初晴輕輕扯扯嘴角,微笑:「一點小問題,早好啦。」
「連泰勒都要過來,肯定不是小問題,快點告訴我到底怎麼回事?」
「就是不小心中槍,不過子彈取出來了,現在完全痊癒一點感覺都沒有呢。」
「中槍這麼大的事情,都不告訴我!可是你怎麼會中槍,是不是邵修岩他連累你的?」
「沒有啦,是意外,我運氣不好啦。」初晴隨便編了藉口,事情都已經過去,不想再提起。頓了一下,換個話題:「你要不要找個時間去看看你姐姐?」
「恩,好啊,要不就等一會吧,你看怎麼樣?」張子文迫不及待地說。
「恩,也可以,那我們先喝東西,等傍晚再回去,今天邵修岩陪著她去郊外了。」說完初晴臉色暗淡下去,低著頭,無精打采地垂著睫毛,儘量維持平靜的樣子。如果不提起,她有那麼一瞬間試圖忘記欣夢的存在,假裝自己已經不疼不在乎,可是好不容易調整好的心態,一提及他們在郊遊,她的心還是止不住疼痛,止不住難過,心裡似乎有一群螞蟻在撕咬著,讓她又痛又無能為力。
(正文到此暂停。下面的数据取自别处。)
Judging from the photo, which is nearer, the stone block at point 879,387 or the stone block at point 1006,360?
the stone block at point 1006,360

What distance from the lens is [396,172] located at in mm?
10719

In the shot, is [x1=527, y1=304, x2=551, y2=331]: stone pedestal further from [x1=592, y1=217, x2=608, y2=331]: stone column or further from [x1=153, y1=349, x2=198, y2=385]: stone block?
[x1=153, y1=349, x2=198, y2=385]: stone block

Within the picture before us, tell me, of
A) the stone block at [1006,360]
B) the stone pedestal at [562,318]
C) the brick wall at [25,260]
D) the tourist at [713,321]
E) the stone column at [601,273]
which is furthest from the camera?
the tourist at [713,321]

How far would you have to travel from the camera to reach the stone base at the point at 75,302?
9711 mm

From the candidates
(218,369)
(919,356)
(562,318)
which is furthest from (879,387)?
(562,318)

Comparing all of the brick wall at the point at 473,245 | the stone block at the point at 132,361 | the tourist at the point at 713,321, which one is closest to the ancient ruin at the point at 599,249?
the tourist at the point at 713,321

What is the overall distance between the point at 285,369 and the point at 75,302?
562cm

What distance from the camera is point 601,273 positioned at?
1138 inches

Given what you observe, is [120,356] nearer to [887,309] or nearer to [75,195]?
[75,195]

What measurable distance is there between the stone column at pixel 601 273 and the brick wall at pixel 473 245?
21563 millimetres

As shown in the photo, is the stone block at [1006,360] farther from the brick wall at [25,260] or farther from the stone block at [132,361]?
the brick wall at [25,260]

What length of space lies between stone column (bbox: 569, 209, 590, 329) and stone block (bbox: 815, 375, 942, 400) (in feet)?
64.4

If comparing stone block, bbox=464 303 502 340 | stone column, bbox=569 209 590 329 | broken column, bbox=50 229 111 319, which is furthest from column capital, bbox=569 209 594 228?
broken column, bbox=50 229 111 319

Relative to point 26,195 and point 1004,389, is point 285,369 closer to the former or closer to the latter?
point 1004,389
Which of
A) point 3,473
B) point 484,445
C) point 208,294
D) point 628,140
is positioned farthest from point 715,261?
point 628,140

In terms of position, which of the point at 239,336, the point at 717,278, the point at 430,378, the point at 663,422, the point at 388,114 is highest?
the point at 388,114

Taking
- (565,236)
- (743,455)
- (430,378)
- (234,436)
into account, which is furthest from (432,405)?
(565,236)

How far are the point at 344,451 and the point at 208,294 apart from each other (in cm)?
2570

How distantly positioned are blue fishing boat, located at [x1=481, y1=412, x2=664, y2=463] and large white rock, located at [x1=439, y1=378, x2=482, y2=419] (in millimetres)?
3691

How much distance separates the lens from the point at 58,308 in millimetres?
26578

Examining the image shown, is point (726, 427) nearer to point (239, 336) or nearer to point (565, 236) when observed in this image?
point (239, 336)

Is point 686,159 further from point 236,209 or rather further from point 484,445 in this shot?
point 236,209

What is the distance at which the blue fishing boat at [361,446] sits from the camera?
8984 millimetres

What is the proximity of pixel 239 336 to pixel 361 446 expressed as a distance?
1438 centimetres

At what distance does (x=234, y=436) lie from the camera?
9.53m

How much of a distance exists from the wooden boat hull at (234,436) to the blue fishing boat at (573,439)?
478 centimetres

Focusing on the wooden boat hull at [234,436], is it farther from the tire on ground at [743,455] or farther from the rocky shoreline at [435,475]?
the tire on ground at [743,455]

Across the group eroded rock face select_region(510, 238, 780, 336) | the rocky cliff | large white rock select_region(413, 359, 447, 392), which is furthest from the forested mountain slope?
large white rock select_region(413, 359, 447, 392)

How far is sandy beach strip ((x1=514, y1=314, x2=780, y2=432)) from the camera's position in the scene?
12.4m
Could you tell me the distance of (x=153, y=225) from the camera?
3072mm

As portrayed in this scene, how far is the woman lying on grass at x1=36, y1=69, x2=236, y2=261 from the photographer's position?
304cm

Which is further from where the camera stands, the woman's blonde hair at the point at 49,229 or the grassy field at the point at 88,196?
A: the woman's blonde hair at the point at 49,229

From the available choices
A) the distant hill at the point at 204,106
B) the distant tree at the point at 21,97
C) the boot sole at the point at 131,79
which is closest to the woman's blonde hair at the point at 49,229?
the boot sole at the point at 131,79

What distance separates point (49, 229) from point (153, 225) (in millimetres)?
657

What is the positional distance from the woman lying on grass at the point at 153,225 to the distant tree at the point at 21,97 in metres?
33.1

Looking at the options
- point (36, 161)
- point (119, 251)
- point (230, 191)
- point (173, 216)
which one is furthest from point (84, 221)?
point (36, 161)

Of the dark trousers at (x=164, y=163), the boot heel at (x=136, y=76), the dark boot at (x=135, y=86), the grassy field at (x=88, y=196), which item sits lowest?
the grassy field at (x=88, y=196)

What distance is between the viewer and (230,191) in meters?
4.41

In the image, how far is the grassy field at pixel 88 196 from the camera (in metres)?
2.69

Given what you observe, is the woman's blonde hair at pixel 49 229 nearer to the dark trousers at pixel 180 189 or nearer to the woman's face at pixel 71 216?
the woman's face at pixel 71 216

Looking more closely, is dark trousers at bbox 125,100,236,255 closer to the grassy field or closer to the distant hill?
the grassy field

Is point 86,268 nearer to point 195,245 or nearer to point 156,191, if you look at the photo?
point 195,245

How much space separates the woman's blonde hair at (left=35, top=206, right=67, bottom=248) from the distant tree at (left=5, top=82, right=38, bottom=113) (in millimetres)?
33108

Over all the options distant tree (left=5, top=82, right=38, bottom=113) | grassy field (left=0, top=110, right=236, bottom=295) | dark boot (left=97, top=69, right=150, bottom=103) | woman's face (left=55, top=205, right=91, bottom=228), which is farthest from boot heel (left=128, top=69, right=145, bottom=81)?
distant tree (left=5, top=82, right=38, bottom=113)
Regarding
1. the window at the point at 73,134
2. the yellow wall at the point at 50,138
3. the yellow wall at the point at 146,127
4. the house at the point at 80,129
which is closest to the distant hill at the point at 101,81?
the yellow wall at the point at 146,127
「我也隨著你們一起過去,現在我是欣夢的主治醫生。」泰勒插話。
初晴點點頭,拿起桌子上的芒果汁慢慢地喝著,幾個人不再說話,安靜地想著各自的心事。
果汁喝得差不多,于娜娜終於扭著妖嬈的步伐回來,初晴向著她淡淡地笑著,問道:「你好點了嗎?」
于娜娜尷尬地點點頭。張子文看了她一眼,問道:「我們要去邵家看我姐姐,你是隨我們一起去還是回家休息?」
于娜娜一聽是去看他的姐姐,內心矛盾了一番,最後還是決定和大家一起前往,四個人坐在張子文的車裡向著邵家出發。